Por eso son tan buenos perros de búsqueda y rescate y de otros servicios, porque para ellos hasta su trabajo es divertido. Estos perros aman sentirse útiles porque para ellos todo es un juego. A pesar de que son medio perros pantufla, generalmente no pueden controlar la emoción si ven una pelota.

7. Son extremadamente sensibles.

No solo porque su poderosa nariz puede saber si estás triste, contento o estresado, sino que son perros que están tan conectados a nivel emocional con sus dueños que con sólo verte u oírte, tu labrador sabe que necesitas una sesión de cariños y de ponerte la cabeza en la pierna para hacerte sentir bien. Y sí, los labradores tienen propiedades curativas para el alma.

8. Les encanta ser el centro de atención.

Por eso son excelentes perros de terapia, porque les encanta que la gente los acaricie, les hable bonito, los tenga cerca. Son perros que si no están cerca de la gente se pueden deprimir y volver destructivos. Un labrador NECESITA el contacto humano y NECESITA los apapachos como parte de su rutina de vida.

9. Son eternos cachorros.

Los labradores siempre serán un gran cachorro. Tal vez cambie el nivel de energía conforme crecen pero su actitud siempre será la de un bebé gigante. Como bebés, son medio torpes a veces cuando juegan porque se emocionan de más, les gusta que los mimen todo el tiempo y si por ellos fuera dormirían arrullados en tus brazos.

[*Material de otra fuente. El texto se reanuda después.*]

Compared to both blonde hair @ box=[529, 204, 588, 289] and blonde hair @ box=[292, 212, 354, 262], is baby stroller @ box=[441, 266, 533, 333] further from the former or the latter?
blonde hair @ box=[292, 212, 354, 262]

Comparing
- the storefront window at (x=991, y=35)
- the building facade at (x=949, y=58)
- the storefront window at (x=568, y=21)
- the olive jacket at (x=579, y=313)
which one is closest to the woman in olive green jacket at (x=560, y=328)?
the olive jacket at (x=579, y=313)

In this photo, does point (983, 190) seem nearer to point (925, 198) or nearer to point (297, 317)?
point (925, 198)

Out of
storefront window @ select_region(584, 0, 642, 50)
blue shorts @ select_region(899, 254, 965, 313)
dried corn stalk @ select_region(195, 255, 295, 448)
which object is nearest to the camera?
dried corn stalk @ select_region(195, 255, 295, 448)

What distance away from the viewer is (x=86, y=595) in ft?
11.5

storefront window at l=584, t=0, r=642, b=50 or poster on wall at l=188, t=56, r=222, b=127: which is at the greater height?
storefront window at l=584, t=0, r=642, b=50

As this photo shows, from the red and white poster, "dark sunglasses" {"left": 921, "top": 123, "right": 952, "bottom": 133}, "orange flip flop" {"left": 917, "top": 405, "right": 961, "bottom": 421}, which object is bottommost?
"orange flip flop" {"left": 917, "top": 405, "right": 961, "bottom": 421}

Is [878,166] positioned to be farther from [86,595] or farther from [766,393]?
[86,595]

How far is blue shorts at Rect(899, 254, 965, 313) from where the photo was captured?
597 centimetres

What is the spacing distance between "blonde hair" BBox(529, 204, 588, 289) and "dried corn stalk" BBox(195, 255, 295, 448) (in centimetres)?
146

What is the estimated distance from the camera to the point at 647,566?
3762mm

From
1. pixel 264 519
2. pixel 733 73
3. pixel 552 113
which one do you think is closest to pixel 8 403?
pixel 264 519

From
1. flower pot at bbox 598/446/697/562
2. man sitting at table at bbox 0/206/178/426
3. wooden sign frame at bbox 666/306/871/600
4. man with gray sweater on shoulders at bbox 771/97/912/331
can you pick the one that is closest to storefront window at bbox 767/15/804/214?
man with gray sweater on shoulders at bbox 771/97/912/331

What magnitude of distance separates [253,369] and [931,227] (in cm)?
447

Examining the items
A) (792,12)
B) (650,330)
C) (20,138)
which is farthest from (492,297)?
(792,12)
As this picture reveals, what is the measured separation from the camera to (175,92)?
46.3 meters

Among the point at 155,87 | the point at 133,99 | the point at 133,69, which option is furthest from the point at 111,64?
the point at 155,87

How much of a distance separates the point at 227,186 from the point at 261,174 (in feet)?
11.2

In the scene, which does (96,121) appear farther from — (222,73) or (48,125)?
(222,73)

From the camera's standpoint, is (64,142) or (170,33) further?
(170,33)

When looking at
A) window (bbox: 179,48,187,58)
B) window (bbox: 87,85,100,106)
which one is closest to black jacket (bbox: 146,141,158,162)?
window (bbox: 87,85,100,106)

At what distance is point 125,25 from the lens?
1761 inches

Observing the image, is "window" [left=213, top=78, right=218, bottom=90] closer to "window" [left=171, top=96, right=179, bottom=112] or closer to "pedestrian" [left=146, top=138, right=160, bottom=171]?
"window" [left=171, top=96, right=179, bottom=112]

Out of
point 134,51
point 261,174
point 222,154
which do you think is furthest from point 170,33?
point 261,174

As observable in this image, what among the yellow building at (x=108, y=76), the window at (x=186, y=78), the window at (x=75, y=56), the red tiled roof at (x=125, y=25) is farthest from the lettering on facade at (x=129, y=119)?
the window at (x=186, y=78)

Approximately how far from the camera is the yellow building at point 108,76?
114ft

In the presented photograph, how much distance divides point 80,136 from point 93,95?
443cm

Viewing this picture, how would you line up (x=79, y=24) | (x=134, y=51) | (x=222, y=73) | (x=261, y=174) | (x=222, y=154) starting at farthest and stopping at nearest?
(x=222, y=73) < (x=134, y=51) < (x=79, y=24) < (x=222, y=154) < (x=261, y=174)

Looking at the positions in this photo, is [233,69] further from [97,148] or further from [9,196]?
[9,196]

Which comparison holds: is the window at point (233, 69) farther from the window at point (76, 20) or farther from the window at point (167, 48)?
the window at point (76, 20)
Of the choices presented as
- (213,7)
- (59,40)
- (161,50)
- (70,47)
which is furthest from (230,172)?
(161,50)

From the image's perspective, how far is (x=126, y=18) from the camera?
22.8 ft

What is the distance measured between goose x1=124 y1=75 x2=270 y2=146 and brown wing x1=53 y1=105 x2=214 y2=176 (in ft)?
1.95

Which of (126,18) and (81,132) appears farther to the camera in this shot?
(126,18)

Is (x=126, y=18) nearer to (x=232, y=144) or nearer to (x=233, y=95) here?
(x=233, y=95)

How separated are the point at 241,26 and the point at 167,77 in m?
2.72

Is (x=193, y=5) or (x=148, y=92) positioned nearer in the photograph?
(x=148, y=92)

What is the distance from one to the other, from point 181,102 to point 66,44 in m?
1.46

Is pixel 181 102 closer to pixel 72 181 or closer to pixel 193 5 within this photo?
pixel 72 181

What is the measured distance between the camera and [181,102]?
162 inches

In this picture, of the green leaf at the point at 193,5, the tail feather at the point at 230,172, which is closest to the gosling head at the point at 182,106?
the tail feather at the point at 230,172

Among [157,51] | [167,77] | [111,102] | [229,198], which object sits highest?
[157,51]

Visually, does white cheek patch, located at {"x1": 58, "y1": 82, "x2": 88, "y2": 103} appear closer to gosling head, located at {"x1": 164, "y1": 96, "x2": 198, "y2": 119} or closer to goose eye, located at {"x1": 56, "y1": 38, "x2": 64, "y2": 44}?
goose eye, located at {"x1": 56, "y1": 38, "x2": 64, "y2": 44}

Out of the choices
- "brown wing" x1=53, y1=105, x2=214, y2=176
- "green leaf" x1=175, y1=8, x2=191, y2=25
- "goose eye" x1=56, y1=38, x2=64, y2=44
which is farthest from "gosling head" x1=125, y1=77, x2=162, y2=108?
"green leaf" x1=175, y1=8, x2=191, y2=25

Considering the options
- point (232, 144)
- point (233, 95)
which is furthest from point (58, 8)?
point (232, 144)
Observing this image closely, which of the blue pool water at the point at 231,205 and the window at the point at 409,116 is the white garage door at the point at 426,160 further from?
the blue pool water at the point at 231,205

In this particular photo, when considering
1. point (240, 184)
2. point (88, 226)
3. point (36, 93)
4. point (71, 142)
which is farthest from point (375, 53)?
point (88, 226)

10. Tienen mucha 'perronalidad'.

Lo sabes, después de tener un labrador, no hay vuelta atrás. Has quedado marcado de por vida por lo que es uno de los mejores perros del mundo. Un perro que te cuida, te quiere, te consuela y que para él no hay nada más emocionante que estar cerca de ti. No son pretenciosos, ni rencorosos, ni complicados. Son perros amigables, felices y con muchas ganas de verte contento.

Quiere mucho a tu labrador y aprende mucho de él, es el mejor maestro que tendrás para aprender a vivir una vida más simple y feliz.